Navy Tributyltin (TBT) paint environmental damage

Appears in 2 lectures.

Appearances across the corpus

FW_Su2013_02 · Fusion Welding, Summer 2013 · §1.p5

Example of the Navy justifying environmentally damaging practices on national security grounds until Congressional intervention (~20–25 years prior to 2013).

Of course, you poison the atmosphere every time you exhale. You're putting out things like carbon tetrachloride in your breath. You produce it in your body — you have salt intake, you burn things in your body and you produce reaction products, some of which could put out a fire if they were at higher concentration. The Navy is sort of guilty of a number of environmental things. Anybody know about tributyl tin? It was allowed in paint. You don't need to dry it, clean it, touch it — tributyl tin will keep all those barnacles off. Not only that, it kills every mollusk in the harbor — oysters, clams, scallops, any mollusk in the harbor is dead meat, literally. About 20 or 25 years ago some people went to Congress and Congress told the Navy to quit using it. Economically it was great for the Navy, and the Navy can always justify doing things in national security. But Congress decided they'd rather have people scraping barnacles than wiping out all the fishery industry in the harbor.

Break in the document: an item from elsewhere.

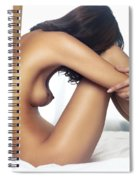 Beautiful Nude Woman Sitting On Bed With Arms Around Her Knees Spiral Notebook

CS_Su2012_03 · Codes and Standards, Summer 2012 · §7.p5

Used to illustrate the limit of DoD national-security override of civilian regulation. Navy used TBT in hull paint for barnacle prevention; parts per trillion wiped out mollusk populations in every US harbor; Congress overrode the Navy in the 1990s.

Twenty-five years ago the Navy discovered that if you put tributyl tin in the paint on ships, you don't get barnacles growing. Great to save money on maintenance. The only problem is, not only do they not grow on the ship, they don't grow in the harbor. Parts per trillion of tributyl tin wiped out every mollusk in every harbor in the United States. Finally the oystermen and the clam diggers went to Congress, because the Navy kept saying, for national security we need to put tributyl tin in our paint. In the '90s Congress said no, take your tributyl tin out, get out your scrapers and start scraping again.

Student: It creates jobs.

It creates jobs, it increases cost. There are lots of things it does.